* Begin READING TEXT *

# At the end of my rope



## Roomy

Hi there, Is there a good person with fantastic advice out there? Then I need your help NOW, please?

My husband and I are both 51 years of age. It is both our third marriages. We met on the Internet in 2005. He saw a picture of me and said I look beautiful, and I saw one of him and thought...ok, not bad. I was very slim at that time although I struggled through my life with yo-yo dieting. He fell in love with me with this "image" in mind, while he was still in Iraq. We live in the same town in South Africa and I met his sister before he came home to see me in real life for the first time. She told him how I looked and he was very pleased. He came home and we met for the first time, and he was over the moon with me and we clicked and things were going really fast from then on and after 6 months he came home for good and moved in with me. 
But in that time my weight crept up slowly again and he started for the very first time to talk abusive to me, like I am a cow, or an idiot, or a stupid woman, and so on. He would also do strange, childish things, like leave the house without greeting me, or ignore me and talk childishly to me or talk bad about me with people I know, behind my back. Then the most weirdest thing of all, apart form a terrible temper and screaming at me, he would say his peace, but refuse to here my side of the story, and would not talk about any problem whatsoever, present or past!! He would be very angry, but is calm the next morning and sorry about his behaviour. 
As a Christian, I forgive, naturally. We got married in 2006 and I must tell that this was turmoil and confusion from the start up to now! Many times I would go to my mother and ask for help, and every time I would forgive him for his abusive behaviour, name-calling and at some time pushing me around, pulling my hair, and return and try to carry on. In the meantime my weight sky-rocketed to a level where he told me openly that he find me totally unacceptable and a total turn-off and fear bedtime, because then my advances would force him to have sex with this fat body. I started picking my scabs on my body and face and really believed him that I am as ugly and useless and dumb as he said I was. He said that I cheated him by being slim and now fat. Many times I would try to pull myself together and be myself and control my apetite, but then he also has strange eating habits - he doesn't eat any fruit, vegetables, especially potatoes. Our budget would not allow me to have 2 menus and it is difficult to follow a diet or eating plan. I am a teacher and he was in the police, but left it a few years ago. When he returned from Iraq, he went into a shopping spree with all the money he earned there, and also did shady deals with people and lost thousands of rands in the process! When he got money, he is happy, when not, he is depressive and abuse towards me. He was without a job for a long time, but got asmall shop, which he also struggled with, because of his bad people skills.His sister warned me before we got married that he hits women, and when I confronted him about it, he said it was the women, fault, because they angered him to such a point that he was forced to lift his hand. His own son, also 23, is scared of his anger and said at times that he never wants to be like his dad, because his dad slapped him around out of anger when they were still living together.

* End READING TEXT *
* Begin DATA SECTION *

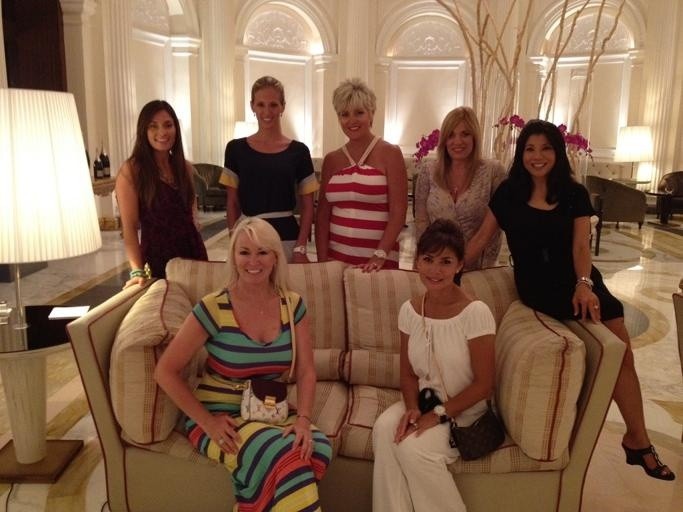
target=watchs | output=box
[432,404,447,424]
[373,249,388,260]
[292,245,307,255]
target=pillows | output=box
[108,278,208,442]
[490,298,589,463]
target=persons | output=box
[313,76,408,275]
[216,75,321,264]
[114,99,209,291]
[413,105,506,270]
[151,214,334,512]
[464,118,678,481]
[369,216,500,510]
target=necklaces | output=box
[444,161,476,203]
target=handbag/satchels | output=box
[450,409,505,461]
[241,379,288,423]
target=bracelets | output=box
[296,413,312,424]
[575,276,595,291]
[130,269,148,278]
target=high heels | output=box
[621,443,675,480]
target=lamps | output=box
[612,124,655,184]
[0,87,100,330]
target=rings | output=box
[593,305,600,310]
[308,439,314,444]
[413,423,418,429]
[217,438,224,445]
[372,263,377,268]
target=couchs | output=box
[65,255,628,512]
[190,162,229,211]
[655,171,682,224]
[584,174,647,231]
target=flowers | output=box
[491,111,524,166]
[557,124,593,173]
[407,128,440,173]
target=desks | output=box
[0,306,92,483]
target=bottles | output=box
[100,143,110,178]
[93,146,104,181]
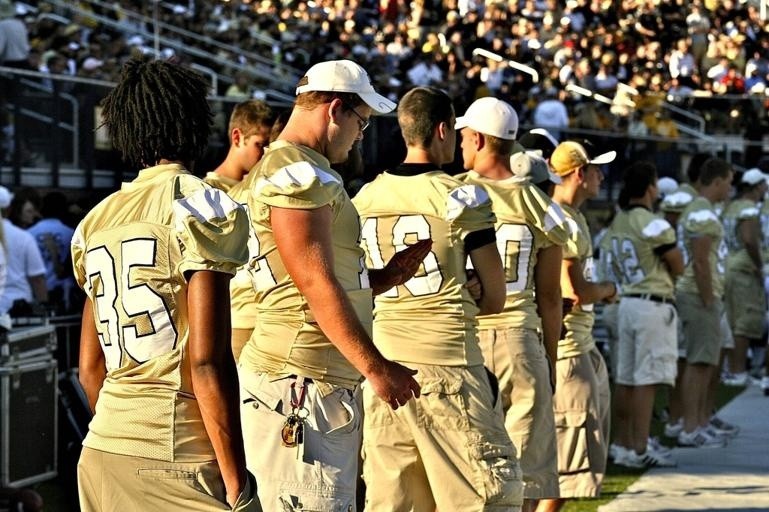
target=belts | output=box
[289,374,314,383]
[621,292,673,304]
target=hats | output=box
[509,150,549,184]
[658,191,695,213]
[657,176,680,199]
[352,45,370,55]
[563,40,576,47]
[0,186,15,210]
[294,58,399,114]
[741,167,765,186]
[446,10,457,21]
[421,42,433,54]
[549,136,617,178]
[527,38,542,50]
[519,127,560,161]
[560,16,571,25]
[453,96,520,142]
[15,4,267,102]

* End DATA SECTION *
* Begin DATA SECTION *

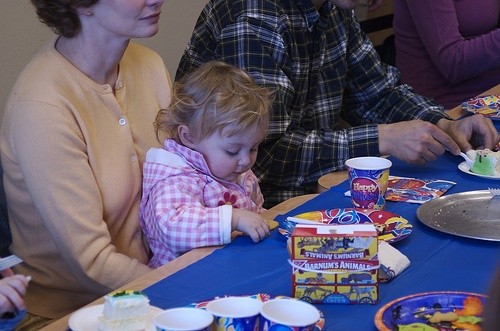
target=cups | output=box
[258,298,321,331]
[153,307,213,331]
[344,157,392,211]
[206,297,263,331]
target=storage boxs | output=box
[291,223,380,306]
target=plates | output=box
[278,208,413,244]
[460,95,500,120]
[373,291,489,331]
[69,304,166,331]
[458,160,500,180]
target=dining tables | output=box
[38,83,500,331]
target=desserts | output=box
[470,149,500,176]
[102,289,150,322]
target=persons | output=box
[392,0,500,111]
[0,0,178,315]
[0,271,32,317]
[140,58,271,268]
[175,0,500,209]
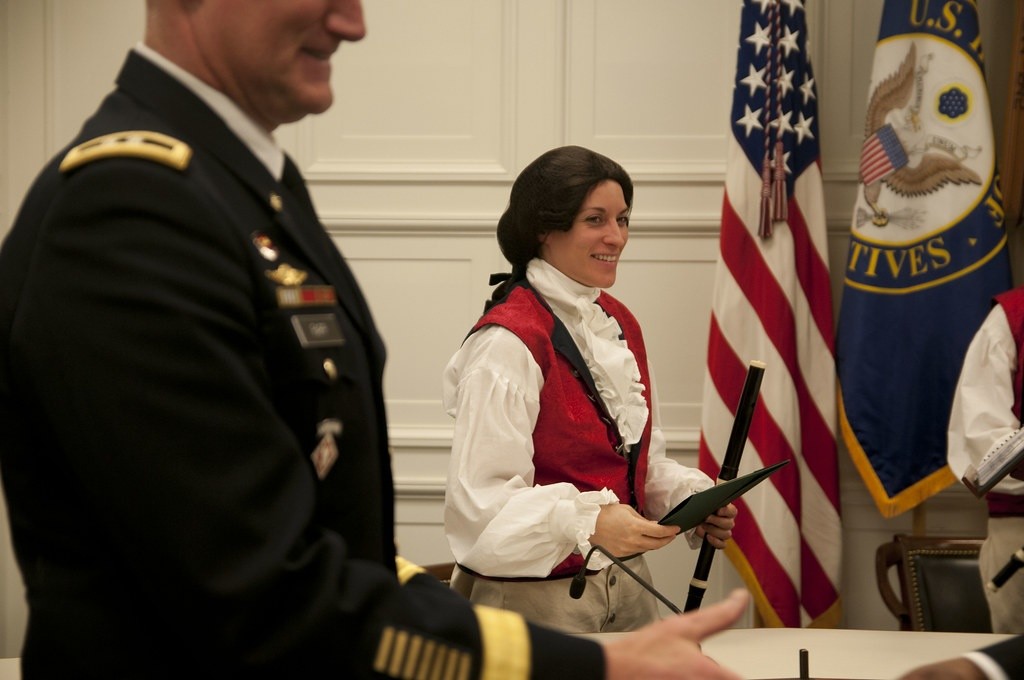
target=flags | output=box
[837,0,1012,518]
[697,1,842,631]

* End DATA SECTION *
* Begin DATA SECTION *

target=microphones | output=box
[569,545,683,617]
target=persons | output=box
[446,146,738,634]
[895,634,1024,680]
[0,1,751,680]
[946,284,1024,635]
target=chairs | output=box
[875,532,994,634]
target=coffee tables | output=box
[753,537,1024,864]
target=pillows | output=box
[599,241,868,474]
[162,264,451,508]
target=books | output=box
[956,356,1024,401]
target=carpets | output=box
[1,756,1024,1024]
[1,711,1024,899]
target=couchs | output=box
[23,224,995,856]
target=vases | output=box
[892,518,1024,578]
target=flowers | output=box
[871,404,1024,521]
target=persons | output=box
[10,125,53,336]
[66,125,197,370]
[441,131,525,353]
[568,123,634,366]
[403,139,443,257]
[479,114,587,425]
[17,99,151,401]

* End DATA SECTION *

§ **EXERCISE OBJECTIVE**: Reproduce the forum post at the top word for word, in full.

§ **RESULT BELOW**:
# At the end of my rope



## Roomy

Hi there, Is there a good person with fantastic advice out there? Then I need your help NOW, please?

My husband and I are both 51 years of age. It is both our third marriages. We met on the Internet in 2005. He saw a picture of me and said I look beautiful, and I saw one of him and thought...ok, not bad. I was very slim at that time although I struggled through my life with yo-yo dieting. He fell in love with me with this "image" in mind, while he was still in Iraq. We live in the same town in South Africa and I met his sister before he came home to see me in real life for the first time. She told him how I looked and he was very pleased. He came home and we met for the first time, and he was over the moon with me and we clicked and things were going really fast from then on and after 6 months he came home for good and moved in with me. 
But in that time my weight crept up slowly again and he started for the very first time to talk abusive to me, like I am a cow, or an idiot, or a stupid woman, and so on. He would also do strange, childish things, like leave the house without greeting me, or ignore me and talk childishly to me or talk bad about me with people I know, behind my back. Then the most weirdest thing of all, apart form a terrible temper and screaming at me, he would say his peace, but refuse to here my side of the story, and would not talk about any problem whatsoever, present or past!! He would be very angry, but is calm the next morning and sorry about his behaviour. 
As a Christian, I forgive, naturally. We got married in 2006 and I must tell that this was turmoil and confusion from the start up to now! Many times I would go to my mother and ask for help, and every time I would forgive him for his abusive behaviour, name-calling and at some time pushing me around, pulling my hair, and return and try to carry on. In the meantime my weight sky-rocketed to a level where he told me openly that he find me totally unacceptable and a total turn-off and fear bedtime, because then my advances would force him to have sex with this fat body. I started picking my scabs on my body and face and really believed him that I am as ugly and useless and dumb as he said I was. He said that I cheated him by being slim and now fat. Many times I would try to pull myself together and be myself and control my apetite, but then he also has strange eating habits - he doesn't eat any fruit, vegetables, especially potatoes. Our budget would not allow me to have 2 menus and it is difficult to follow a diet or eating plan. I am a teacher and he was in the police, but left it a few years ago. When he returned from Iraq, he went into a shopping spree with all the money he earned there, and also did shady deals with people and lost thousands of rands in the process! When he got money, he is happy, when not, he is depressive and abuse towards me. He was without a job for a long time, but got asmall shop, which he also struggled with, because of his bad people skills.His sister warned me before we got married that he hits women, and when I confronted him about it, he said it was the women, fault, because they angered him to such a point that he was forced to lift his hand. His own son, also 23, is scared of his anger and said at times that he never wants to be like his dad, because his dad slapped him around out of anger when they were still living together.